▶ **Data for the task**:
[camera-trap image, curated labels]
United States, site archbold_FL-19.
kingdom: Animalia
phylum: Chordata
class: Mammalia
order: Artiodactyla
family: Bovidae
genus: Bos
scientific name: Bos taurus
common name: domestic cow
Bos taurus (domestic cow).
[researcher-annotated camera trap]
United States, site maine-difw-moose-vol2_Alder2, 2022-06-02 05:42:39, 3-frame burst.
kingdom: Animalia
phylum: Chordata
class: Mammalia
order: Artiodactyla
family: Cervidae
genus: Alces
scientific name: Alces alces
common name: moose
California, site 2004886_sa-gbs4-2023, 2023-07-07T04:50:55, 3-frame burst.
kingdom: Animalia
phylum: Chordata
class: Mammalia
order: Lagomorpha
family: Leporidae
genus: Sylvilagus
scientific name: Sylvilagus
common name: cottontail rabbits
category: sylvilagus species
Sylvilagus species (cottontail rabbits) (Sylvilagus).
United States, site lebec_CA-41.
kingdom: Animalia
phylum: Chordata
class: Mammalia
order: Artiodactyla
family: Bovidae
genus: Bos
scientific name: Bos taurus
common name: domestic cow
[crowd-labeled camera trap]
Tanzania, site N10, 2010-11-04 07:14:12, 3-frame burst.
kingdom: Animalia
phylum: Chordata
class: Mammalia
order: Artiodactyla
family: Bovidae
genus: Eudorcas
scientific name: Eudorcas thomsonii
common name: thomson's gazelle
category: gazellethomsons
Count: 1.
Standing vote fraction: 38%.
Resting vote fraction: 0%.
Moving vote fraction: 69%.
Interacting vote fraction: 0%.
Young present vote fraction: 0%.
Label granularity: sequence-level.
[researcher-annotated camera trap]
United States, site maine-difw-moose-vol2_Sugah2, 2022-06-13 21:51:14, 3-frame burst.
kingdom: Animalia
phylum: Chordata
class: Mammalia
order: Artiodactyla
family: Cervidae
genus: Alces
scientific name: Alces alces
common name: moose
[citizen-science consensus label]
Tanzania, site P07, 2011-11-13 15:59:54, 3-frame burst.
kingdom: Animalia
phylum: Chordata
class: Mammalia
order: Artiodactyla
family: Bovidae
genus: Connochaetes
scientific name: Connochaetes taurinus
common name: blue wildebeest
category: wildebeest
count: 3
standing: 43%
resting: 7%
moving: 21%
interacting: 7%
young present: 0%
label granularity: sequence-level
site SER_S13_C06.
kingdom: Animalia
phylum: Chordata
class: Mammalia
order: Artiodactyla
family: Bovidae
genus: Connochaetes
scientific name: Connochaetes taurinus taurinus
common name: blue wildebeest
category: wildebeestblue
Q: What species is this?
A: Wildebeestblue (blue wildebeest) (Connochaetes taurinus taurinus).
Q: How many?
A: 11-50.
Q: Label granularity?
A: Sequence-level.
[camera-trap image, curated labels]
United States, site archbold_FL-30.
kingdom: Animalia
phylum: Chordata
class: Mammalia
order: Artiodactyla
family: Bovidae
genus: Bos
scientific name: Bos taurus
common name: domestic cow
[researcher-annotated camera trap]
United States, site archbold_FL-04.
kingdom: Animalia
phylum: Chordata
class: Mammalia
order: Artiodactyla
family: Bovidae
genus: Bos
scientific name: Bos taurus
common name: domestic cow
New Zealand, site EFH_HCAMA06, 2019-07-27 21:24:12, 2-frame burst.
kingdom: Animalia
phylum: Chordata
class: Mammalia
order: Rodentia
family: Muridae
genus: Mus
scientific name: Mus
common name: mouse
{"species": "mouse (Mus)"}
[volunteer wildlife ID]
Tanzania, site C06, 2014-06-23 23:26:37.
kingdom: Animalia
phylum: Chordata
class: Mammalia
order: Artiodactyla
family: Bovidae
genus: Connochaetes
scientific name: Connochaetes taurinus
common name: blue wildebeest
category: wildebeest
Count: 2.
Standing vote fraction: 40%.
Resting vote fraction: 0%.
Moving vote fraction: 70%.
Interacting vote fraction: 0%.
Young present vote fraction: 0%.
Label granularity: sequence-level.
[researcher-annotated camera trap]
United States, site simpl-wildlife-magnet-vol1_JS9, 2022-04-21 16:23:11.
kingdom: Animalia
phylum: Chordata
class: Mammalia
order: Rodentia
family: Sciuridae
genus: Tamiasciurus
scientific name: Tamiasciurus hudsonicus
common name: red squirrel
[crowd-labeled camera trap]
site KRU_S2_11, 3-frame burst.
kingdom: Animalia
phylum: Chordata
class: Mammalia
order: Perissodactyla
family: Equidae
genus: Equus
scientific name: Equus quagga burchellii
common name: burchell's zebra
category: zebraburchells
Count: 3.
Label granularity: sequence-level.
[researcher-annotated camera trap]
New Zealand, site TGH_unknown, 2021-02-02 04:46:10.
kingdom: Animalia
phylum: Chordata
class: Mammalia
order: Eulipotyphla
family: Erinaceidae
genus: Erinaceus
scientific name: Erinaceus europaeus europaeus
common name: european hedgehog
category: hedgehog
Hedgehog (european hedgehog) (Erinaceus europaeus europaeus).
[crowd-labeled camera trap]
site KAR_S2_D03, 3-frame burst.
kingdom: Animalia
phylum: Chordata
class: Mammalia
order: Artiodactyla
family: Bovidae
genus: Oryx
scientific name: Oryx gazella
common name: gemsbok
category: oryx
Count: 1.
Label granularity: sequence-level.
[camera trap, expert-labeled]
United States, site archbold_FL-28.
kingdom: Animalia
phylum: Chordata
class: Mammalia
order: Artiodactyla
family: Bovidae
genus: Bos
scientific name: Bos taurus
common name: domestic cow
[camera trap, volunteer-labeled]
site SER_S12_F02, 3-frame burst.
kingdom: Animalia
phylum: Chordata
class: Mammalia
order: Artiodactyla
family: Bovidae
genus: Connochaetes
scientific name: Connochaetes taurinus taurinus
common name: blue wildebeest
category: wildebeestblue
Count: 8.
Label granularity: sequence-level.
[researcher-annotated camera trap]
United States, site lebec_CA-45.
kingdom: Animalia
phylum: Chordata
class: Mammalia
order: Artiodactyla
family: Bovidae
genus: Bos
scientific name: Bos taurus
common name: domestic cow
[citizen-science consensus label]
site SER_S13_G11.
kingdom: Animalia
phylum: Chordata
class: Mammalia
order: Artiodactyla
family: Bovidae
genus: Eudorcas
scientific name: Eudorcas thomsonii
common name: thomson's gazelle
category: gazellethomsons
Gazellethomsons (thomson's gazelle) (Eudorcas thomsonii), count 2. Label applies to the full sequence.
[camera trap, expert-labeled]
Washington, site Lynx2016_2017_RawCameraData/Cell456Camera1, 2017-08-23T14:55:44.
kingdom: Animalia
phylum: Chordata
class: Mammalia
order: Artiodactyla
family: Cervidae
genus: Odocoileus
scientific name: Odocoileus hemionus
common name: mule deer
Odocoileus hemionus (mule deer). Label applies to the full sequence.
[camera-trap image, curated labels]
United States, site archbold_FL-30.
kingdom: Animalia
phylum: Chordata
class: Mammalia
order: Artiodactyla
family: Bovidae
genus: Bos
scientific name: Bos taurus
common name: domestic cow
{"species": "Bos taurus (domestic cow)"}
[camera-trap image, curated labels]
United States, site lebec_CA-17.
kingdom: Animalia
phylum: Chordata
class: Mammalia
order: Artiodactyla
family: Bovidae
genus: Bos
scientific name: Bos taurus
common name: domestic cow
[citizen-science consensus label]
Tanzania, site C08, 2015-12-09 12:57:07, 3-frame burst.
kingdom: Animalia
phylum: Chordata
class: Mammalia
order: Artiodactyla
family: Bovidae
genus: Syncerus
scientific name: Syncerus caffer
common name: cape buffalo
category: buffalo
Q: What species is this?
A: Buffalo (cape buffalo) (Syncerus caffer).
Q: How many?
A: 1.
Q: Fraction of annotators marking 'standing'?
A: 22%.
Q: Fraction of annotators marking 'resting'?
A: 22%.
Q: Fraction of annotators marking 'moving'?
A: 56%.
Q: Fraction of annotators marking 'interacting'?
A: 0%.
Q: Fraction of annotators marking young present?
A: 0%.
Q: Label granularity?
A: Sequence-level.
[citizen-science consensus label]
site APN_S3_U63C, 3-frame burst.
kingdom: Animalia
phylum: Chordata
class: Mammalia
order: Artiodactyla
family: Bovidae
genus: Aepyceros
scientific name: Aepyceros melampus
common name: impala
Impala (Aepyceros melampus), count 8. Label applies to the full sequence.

▶ **Task item**: Scan the entries above. Copy each line that has the string "moose".

▶ **Exercise answer**:
United States, site maine-difw-moose-vol2_Alder2, 2022-06-02 05:42:39, 3-frame burst.
common name: moose
United States, site maine-difw-moose-vol2_Sugah2, 2022-06-13 21:51:14, 3-frame burst.
common name: moose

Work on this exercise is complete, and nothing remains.